[begin Selected extract]

Diverse Unionable Tuple Search (DUST)

This repository contains the implementation codes for paper: Diverse Unionable Tuple Search, currently under submission.

Authors: Aamod Khatiwada, Roee Shraga and Renée J. Miller

Block Diagram of DUST System

Abstract

Unionable table search techniques input a query table from the user and search for the data lake tables that can contribute additional rows to it. The definition of unionability is generally based on similarity measures which may include similarity between columns (e.g., value overlap or semantic similarity of the values in the columns) or tables (e.g., similarity of table embeddings). Due to this and the large redundancy in many data lakes (which can contain copies and versions of the same table), the most unionable tables may be identical or nearly identical to the query table and contain little new information. Hence, we introduce the problem of searching for unionable tuples from the data lake that are diverse with respect to the tuples already present in a query table. As a solution, we propose DUST system that searches for unionable tuples from the data lake and diversifies them. DUST uses a novel embedding model to represent unionable tuples. Then, we present an efficient algorithm that diversifies a set of candidate unionable tuples. We show that our embedding outperforms other tuple representation models by at least 15 %. Furthermore, using real data lake benchmarks, we show that our diversification algorithm is more than six times faster than the most efficient diversification baseline. We also show that it is more effective in diversifying unionable tuples than existing diversification algorithms.

[end Selected extract]
[begin Entries]

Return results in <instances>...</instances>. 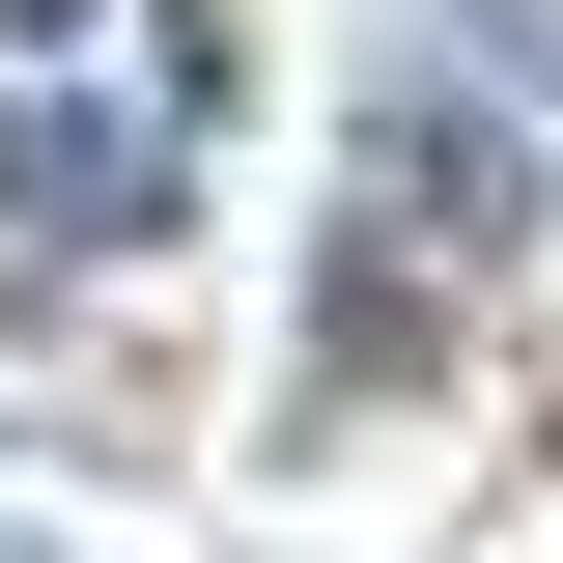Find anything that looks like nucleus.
Wrapping results in <instances>:
<instances>
[{"instance_id": "obj_1", "label": "nucleus", "mask_w": 563, "mask_h": 563, "mask_svg": "<svg viewBox=\"0 0 563 563\" xmlns=\"http://www.w3.org/2000/svg\"><path fill=\"white\" fill-rule=\"evenodd\" d=\"M507 254H536V141H507L479 85H366V141H339V282H310V395H395L422 310H479Z\"/></svg>"}, {"instance_id": "obj_2", "label": "nucleus", "mask_w": 563, "mask_h": 563, "mask_svg": "<svg viewBox=\"0 0 563 563\" xmlns=\"http://www.w3.org/2000/svg\"><path fill=\"white\" fill-rule=\"evenodd\" d=\"M451 29H479V57H507V85H563V0H451Z\"/></svg>"}, {"instance_id": "obj_3", "label": "nucleus", "mask_w": 563, "mask_h": 563, "mask_svg": "<svg viewBox=\"0 0 563 563\" xmlns=\"http://www.w3.org/2000/svg\"><path fill=\"white\" fill-rule=\"evenodd\" d=\"M57 29H85V0H0V57H57Z\"/></svg>"}, {"instance_id": "obj_4", "label": "nucleus", "mask_w": 563, "mask_h": 563, "mask_svg": "<svg viewBox=\"0 0 563 563\" xmlns=\"http://www.w3.org/2000/svg\"><path fill=\"white\" fill-rule=\"evenodd\" d=\"M0 563H57V536H0Z\"/></svg>"}]
</instances>
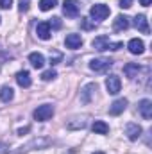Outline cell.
<instances>
[{"label":"cell","mask_w":152,"mask_h":154,"mask_svg":"<svg viewBox=\"0 0 152 154\" xmlns=\"http://www.w3.org/2000/svg\"><path fill=\"white\" fill-rule=\"evenodd\" d=\"M93 154H106V152H102V151H97V152H93Z\"/></svg>","instance_id":"obj_34"},{"label":"cell","mask_w":152,"mask_h":154,"mask_svg":"<svg viewBox=\"0 0 152 154\" xmlns=\"http://www.w3.org/2000/svg\"><path fill=\"white\" fill-rule=\"evenodd\" d=\"M141 133H143L141 125H138V124H134V122H131V124L125 125V134H127V138H129L131 142H136V140L141 136Z\"/></svg>","instance_id":"obj_6"},{"label":"cell","mask_w":152,"mask_h":154,"mask_svg":"<svg viewBox=\"0 0 152 154\" xmlns=\"http://www.w3.org/2000/svg\"><path fill=\"white\" fill-rule=\"evenodd\" d=\"M48 27H50V29H61V18L54 16V18L48 22Z\"/></svg>","instance_id":"obj_27"},{"label":"cell","mask_w":152,"mask_h":154,"mask_svg":"<svg viewBox=\"0 0 152 154\" xmlns=\"http://www.w3.org/2000/svg\"><path fill=\"white\" fill-rule=\"evenodd\" d=\"M106 88H108V93L111 95H116L120 93V88H122V81L118 75H109L106 79Z\"/></svg>","instance_id":"obj_7"},{"label":"cell","mask_w":152,"mask_h":154,"mask_svg":"<svg viewBox=\"0 0 152 154\" xmlns=\"http://www.w3.org/2000/svg\"><path fill=\"white\" fill-rule=\"evenodd\" d=\"M81 27H82V29H86V31H91V29H95V27H97V23H95L91 18H81Z\"/></svg>","instance_id":"obj_24"},{"label":"cell","mask_w":152,"mask_h":154,"mask_svg":"<svg viewBox=\"0 0 152 154\" xmlns=\"http://www.w3.org/2000/svg\"><path fill=\"white\" fill-rule=\"evenodd\" d=\"M9 152V147L5 143H0V154H7Z\"/></svg>","instance_id":"obj_31"},{"label":"cell","mask_w":152,"mask_h":154,"mask_svg":"<svg viewBox=\"0 0 152 154\" xmlns=\"http://www.w3.org/2000/svg\"><path fill=\"white\" fill-rule=\"evenodd\" d=\"M109 38L108 36H97V38L91 41V45H93V48L95 50H99V52H104V50H109Z\"/></svg>","instance_id":"obj_12"},{"label":"cell","mask_w":152,"mask_h":154,"mask_svg":"<svg viewBox=\"0 0 152 154\" xmlns=\"http://www.w3.org/2000/svg\"><path fill=\"white\" fill-rule=\"evenodd\" d=\"M93 133L95 134H108L109 133V125L104 122V120H95V124H93Z\"/></svg>","instance_id":"obj_19"},{"label":"cell","mask_w":152,"mask_h":154,"mask_svg":"<svg viewBox=\"0 0 152 154\" xmlns=\"http://www.w3.org/2000/svg\"><path fill=\"white\" fill-rule=\"evenodd\" d=\"M129 25H131V22H129V18L127 16H116L113 22V29L116 31V32H120V31H127L129 29Z\"/></svg>","instance_id":"obj_14"},{"label":"cell","mask_w":152,"mask_h":154,"mask_svg":"<svg viewBox=\"0 0 152 154\" xmlns=\"http://www.w3.org/2000/svg\"><path fill=\"white\" fill-rule=\"evenodd\" d=\"M138 72H140V66H138V63H127V65L123 66V74L129 77V79H134V77H138Z\"/></svg>","instance_id":"obj_20"},{"label":"cell","mask_w":152,"mask_h":154,"mask_svg":"<svg viewBox=\"0 0 152 154\" xmlns=\"http://www.w3.org/2000/svg\"><path fill=\"white\" fill-rule=\"evenodd\" d=\"M65 45H66V48H72V50L79 48V47L82 45V38H81V34H68L66 39H65Z\"/></svg>","instance_id":"obj_15"},{"label":"cell","mask_w":152,"mask_h":154,"mask_svg":"<svg viewBox=\"0 0 152 154\" xmlns=\"http://www.w3.org/2000/svg\"><path fill=\"white\" fill-rule=\"evenodd\" d=\"M127 108V99H116L113 104L109 106V115L113 116H118L120 113H123Z\"/></svg>","instance_id":"obj_10"},{"label":"cell","mask_w":152,"mask_h":154,"mask_svg":"<svg viewBox=\"0 0 152 154\" xmlns=\"http://www.w3.org/2000/svg\"><path fill=\"white\" fill-rule=\"evenodd\" d=\"M16 82H18L22 88H29V86L32 84L31 74H29L27 70H22V72H18V74H16Z\"/></svg>","instance_id":"obj_16"},{"label":"cell","mask_w":152,"mask_h":154,"mask_svg":"<svg viewBox=\"0 0 152 154\" xmlns=\"http://www.w3.org/2000/svg\"><path fill=\"white\" fill-rule=\"evenodd\" d=\"M14 97V90L11 86H2L0 88V100L2 102H11Z\"/></svg>","instance_id":"obj_21"},{"label":"cell","mask_w":152,"mask_h":154,"mask_svg":"<svg viewBox=\"0 0 152 154\" xmlns=\"http://www.w3.org/2000/svg\"><path fill=\"white\" fill-rule=\"evenodd\" d=\"M13 5V0H0V7L2 9H9Z\"/></svg>","instance_id":"obj_29"},{"label":"cell","mask_w":152,"mask_h":154,"mask_svg":"<svg viewBox=\"0 0 152 154\" xmlns=\"http://www.w3.org/2000/svg\"><path fill=\"white\" fill-rule=\"evenodd\" d=\"M79 11H81L79 0H65L63 2V13H65V16L75 18V16H79Z\"/></svg>","instance_id":"obj_5"},{"label":"cell","mask_w":152,"mask_h":154,"mask_svg":"<svg viewBox=\"0 0 152 154\" xmlns=\"http://www.w3.org/2000/svg\"><path fill=\"white\" fill-rule=\"evenodd\" d=\"M132 2H134V0H120V7H122V9H129V7L132 5Z\"/></svg>","instance_id":"obj_28"},{"label":"cell","mask_w":152,"mask_h":154,"mask_svg":"<svg viewBox=\"0 0 152 154\" xmlns=\"http://www.w3.org/2000/svg\"><path fill=\"white\" fill-rule=\"evenodd\" d=\"M29 9V2L27 0H20V11L23 13V11H27Z\"/></svg>","instance_id":"obj_30"},{"label":"cell","mask_w":152,"mask_h":154,"mask_svg":"<svg viewBox=\"0 0 152 154\" xmlns=\"http://www.w3.org/2000/svg\"><path fill=\"white\" fill-rule=\"evenodd\" d=\"M29 61H31V65H32L34 68H43V65H45V56L39 54V52H32V54H29Z\"/></svg>","instance_id":"obj_18"},{"label":"cell","mask_w":152,"mask_h":154,"mask_svg":"<svg viewBox=\"0 0 152 154\" xmlns=\"http://www.w3.org/2000/svg\"><path fill=\"white\" fill-rule=\"evenodd\" d=\"M111 66H113V61L109 57H95L90 63V68L93 72H108Z\"/></svg>","instance_id":"obj_4"},{"label":"cell","mask_w":152,"mask_h":154,"mask_svg":"<svg viewBox=\"0 0 152 154\" xmlns=\"http://www.w3.org/2000/svg\"><path fill=\"white\" fill-rule=\"evenodd\" d=\"M134 27H136L140 32H143V34H149V32H150V29H149V20H147L145 14H136V16H134Z\"/></svg>","instance_id":"obj_9"},{"label":"cell","mask_w":152,"mask_h":154,"mask_svg":"<svg viewBox=\"0 0 152 154\" xmlns=\"http://www.w3.org/2000/svg\"><path fill=\"white\" fill-rule=\"evenodd\" d=\"M56 77H57V72H56L54 68L45 70V72L41 74V79H43V81H52V79H56Z\"/></svg>","instance_id":"obj_25"},{"label":"cell","mask_w":152,"mask_h":154,"mask_svg":"<svg viewBox=\"0 0 152 154\" xmlns=\"http://www.w3.org/2000/svg\"><path fill=\"white\" fill-rule=\"evenodd\" d=\"M61 59H63L61 52H56V50H54V52H50V63H52V65H57Z\"/></svg>","instance_id":"obj_26"},{"label":"cell","mask_w":152,"mask_h":154,"mask_svg":"<svg viewBox=\"0 0 152 154\" xmlns=\"http://www.w3.org/2000/svg\"><path fill=\"white\" fill-rule=\"evenodd\" d=\"M36 34H38L39 39H50L52 31H50V27H48V22H41V23H38V27H36Z\"/></svg>","instance_id":"obj_17"},{"label":"cell","mask_w":152,"mask_h":154,"mask_svg":"<svg viewBox=\"0 0 152 154\" xmlns=\"http://www.w3.org/2000/svg\"><path fill=\"white\" fill-rule=\"evenodd\" d=\"M150 2H152V0H140V4H141V5H145V7H147V5H150Z\"/></svg>","instance_id":"obj_33"},{"label":"cell","mask_w":152,"mask_h":154,"mask_svg":"<svg viewBox=\"0 0 152 154\" xmlns=\"http://www.w3.org/2000/svg\"><path fill=\"white\" fill-rule=\"evenodd\" d=\"M50 143V140L48 138H32L31 142H27V143H23L22 147H18L14 154H25L29 152V151H32V149H41V147H47Z\"/></svg>","instance_id":"obj_1"},{"label":"cell","mask_w":152,"mask_h":154,"mask_svg":"<svg viewBox=\"0 0 152 154\" xmlns=\"http://www.w3.org/2000/svg\"><path fill=\"white\" fill-rule=\"evenodd\" d=\"M138 111H140V115L143 116L145 120H150L152 118V100L141 99V100L138 102Z\"/></svg>","instance_id":"obj_8"},{"label":"cell","mask_w":152,"mask_h":154,"mask_svg":"<svg viewBox=\"0 0 152 154\" xmlns=\"http://www.w3.org/2000/svg\"><path fill=\"white\" fill-rule=\"evenodd\" d=\"M97 91V84L95 82H90V84H86L84 88H82V91H81V102L82 104H88L90 100H91V95Z\"/></svg>","instance_id":"obj_11"},{"label":"cell","mask_w":152,"mask_h":154,"mask_svg":"<svg viewBox=\"0 0 152 154\" xmlns=\"http://www.w3.org/2000/svg\"><path fill=\"white\" fill-rule=\"evenodd\" d=\"M57 5V0H39V9L41 11H50Z\"/></svg>","instance_id":"obj_22"},{"label":"cell","mask_w":152,"mask_h":154,"mask_svg":"<svg viewBox=\"0 0 152 154\" xmlns=\"http://www.w3.org/2000/svg\"><path fill=\"white\" fill-rule=\"evenodd\" d=\"M109 13H111V9L106 5V4H95V5H91V9H90V16H91V20L95 22H100V20H106L108 16H109Z\"/></svg>","instance_id":"obj_2"},{"label":"cell","mask_w":152,"mask_h":154,"mask_svg":"<svg viewBox=\"0 0 152 154\" xmlns=\"http://www.w3.org/2000/svg\"><path fill=\"white\" fill-rule=\"evenodd\" d=\"M31 131V127L27 125V127H22V129H18V134H23V133H29Z\"/></svg>","instance_id":"obj_32"},{"label":"cell","mask_w":152,"mask_h":154,"mask_svg":"<svg viewBox=\"0 0 152 154\" xmlns=\"http://www.w3.org/2000/svg\"><path fill=\"white\" fill-rule=\"evenodd\" d=\"M127 48H129L131 54H143V50H145V43H143L141 39H138V38H132L129 43H127Z\"/></svg>","instance_id":"obj_13"},{"label":"cell","mask_w":152,"mask_h":154,"mask_svg":"<svg viewBox=\"0 0 152 154\" xmlns=\"http://www.w3.org/2000/svg\"><path fill=\"white\" fill-rule=\"evenodd\" d=\"M52 116H54V106H50V104H41L34 109V118L38 122H47Z\"/></svg>","instance_id":"obj_3"},{"label":"cell","mask_w":152,"mask_h":154,"mask_svg":"<svg viewBox=\"0 0 152 154\" xmlns=\"http://www.w3.org/2000/svg\"><path fill=\"white\" fill-rule=\"evenodd\" d=\"M77 122H68V129H84L86 127V116L75 118Z\"/></svg>","instance_id":"obj_23"}]
</instances>
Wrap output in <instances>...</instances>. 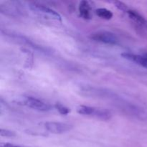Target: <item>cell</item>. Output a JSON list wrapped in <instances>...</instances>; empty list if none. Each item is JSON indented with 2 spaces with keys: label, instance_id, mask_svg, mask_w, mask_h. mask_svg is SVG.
Returning a JSON list of instances; mask_svg holds the SVG:
<instances>
[{
  "label": "cell",
  "instance_id": "obj_1",
  "mask_svg": "<svg viewBox=\"0 0 147 147\" xmlns=\"http://www.w3.org/2000/svg\"><path fill=\"white\" fill-rule=\"evenodd\" d=\"M77 112L80 115L93 116V117L101 119L103 121L110 120L112 117V113H111L110 111L88 106H78L77 108Z\"/></svg>",
  "mask_w": 147,
  "mask_h": 147
},
{
  "label": "cell",
  "instance_id": "obj_2",
  "mask_svg": "<svg viewBox=\"0 0 147 147\" xmlns=\"http://www.w3.org/2000/svg\"><path fill=\"white\" fill-rule=\"evenodd\" d=\"M90 39L96 42L108 45H116L119 39L113 33L107 31H98L90 34Z\"/></svg>",
  "mask_w": 147,
  "mask_h": 147
},
{
  "label": "cell",
  "instance_id": "obj_3",
  "mask_svg": "<svg viewBox=\"0 0 147 147\" xmlns=\"http://www.w3.org/2000/svg\"><path fill=\"white\" fill-rule=\"evenodd\" d=\"M45 128L47 131L54 134H62L73 129V126L61 122L49 121L45 123Z\"/></svg>",
  "mask_w": 147,
  "mask_h": 147
},
{
  "label": "cell",
  "instance_id": "obj_4",
  "mask_svg": "<svg viewBox=\"0 0 147 147\" xmlns=\"http://www.w3.org/2000/svg\"><path fill=\"white\" fill-rule=\"evenodd\" d=\"M25 104L31 109L38 111H48L51 110V106L50 105L33 97L27 98Z\"/></svg>",
  "mask_w": 147,
  "mask_h": 147
},
{
  "label": "cell",
  "instance_id": "obj_5",
  "mask_svg": "<svg viewBox=\"0 0 147 147\" xmlns=\"http://www.w3.org/2000/svg\"><path fill=\"white\" fill-rule=\"evenodd\" d=\"M121 55L123 58L134 62V63H136V64L147 68V56L138 55L126 53H123V54H121Z\"/></svg>",
  "mask_w": 147,
  "mask_h": 147
},
{
  "label": "cell",
  "instance_id": "obj_6",
  "mask_svg": "<svg viewBox=\"0 0 147 147\" xmlns=\"http://www.w3.org/2000/svg\"><path fill=\"white\" fill-rule=\"evenodd\" d=\"M32 9L33 10H35V11H38L40 12L44 13V14H49V15L52 16V17H54L56 20H61V16L59 14L57 11H55V10L49 8V7H45L44 5H41V4H34L30 6Z\"/></svg>",
  "mask_w": 147,
  "mask_h": 147
},
{
  "label": "cell",
  "instance_id": "obj_7",
  "mask_svg": "<svg viewBox=\"0 0 147 147\" xmlns=\"http://www.w3.org/2000/svg\"><path fill=\"white\" fill-rule=\"evenodd\" d=\"M126 13L133 21H134L135 22L137 23L144 28L147 29V20L140 13L134 9H129Z\"/></svg>",
  "mask_w": 147,
  "mask_h": 147
},
{
  "label": "cell",
  "instance_id": "obj_8",
  "mask_svg": "<svg viewBox=\"0 0 147 147\" xmlns=\"http://www.w3.org/2000/svg\"><path fill=\"white\" fill-rule=\"evenodd\" d=\"M79 13L81 17L85 20H90L92 18L91 7L88 1H81L79 4Z\"/></svg>",
  "mask_w": 147,
  "mask_h": 147
},
{
  "label": "cell",
  "instance_id": "obj_9",
  "mask_svg": "<svg viewBox=\"0 0 147 147\" xmlns=\"http://www.w3.org/2000/svg\"><path fill=\"white\" fill-rule=\"evenodd\" d=\"M96 14L100 17L101 19H104V20H109L113 17V13L111 11L107 9L106 8H99L96 9Z\"/></svg>",
  "mask_w": 147,
  "mask_h": 147
},
{
  "label": "cell",
  "instance_id": "obj_10",
  "mask_svg": "<svg viewBox=\"0 0 147 147\" xmlns=\"http://www.w3.org/2000/svg\"><path fill=\"white\" fill-rule=\"evenodd\" d=\"M55 109L58 111L59 113L62 115H67L70 112V110L66 106H63L61 103H56Z\"/></svg>",
  "mask_w": 147,
  "mask_h": 147
},
{
  "label": "cell",
  "instance_id": "obj_11",
  "mask_svg": "<svg viewBox=\"0 0 147 147\" xmlns=\"http://www.w3.org/2000/svg\"><path fill=\"white\" fill-rule=\"evenodd\" d=\"M113 3L115 4V6H116L119 10H121V11H124V12H127V11L129 10V7H127V5L125 4L123 2H122V1H113Z\"/></svg>",
  "mask_w": 147,
  "mask_h": 147
},
{
  "label": "cell",
  "instance_id": "obj_12",
  "mask_svg": "<svg viewBox=\"0 0 147 147\" xmlns=\"http://www.w3.org/2000/svg\"><path fill=\"white\" fill-rule=\"evenodd\" d=\"M0 135L1 136H5V137H14V136H16V134L14 131L4 129H0Z\"/></svg>",
  "mask_w": 147,
  "mask_h": 147
},
{
  "label": "cell",
  "instance_id": "obj_13",
  "mask_svg": "<svg viewBox=\"0 0 147 147\" xmlns=\"http://www.w3.org/2000/svg\"><path fill=\"white\" fill-rule=\"evenodd\" d=\"M1 147H22L18 146V145L13 144H9V143H1L0 145Z\"/></svg>",
  "mask_w": 147,
  "mask_h": 147
}]
</instances>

[end Entries]

## Exercise directions
Please condense the paragraph in the DUST repository text that begins "Unionable table search techniques input a query table" into a short bulleted list that keeps its main facts.

## Reply
- Unionable table search takes a user's query table and finds data lake tables that can add rows to it.
- Unionability usually rests on similarity measures between columns (value overlap, semantic similarity) or tables (table embeddings).
- Because of this and the heavy redundancy in data lakes, the most unionable tables may be nearly identical to the query table and add little new information.
- The authors introduce the problem of finding unionable tuples that are diverse relative to the tuples already in the query table.
- Their DUST system finds unionable tuples in the data lake and diversifies them, using a novel embedding model and an efficient diversification algorithm.
- The embedding outperforms other tuple representation models by at least 15%.
- On real data lake benchmarks, the algorithm is more than six times faster than the most efficient diversification baseline and diversifies unionable tuples more effectively than existing algorithms.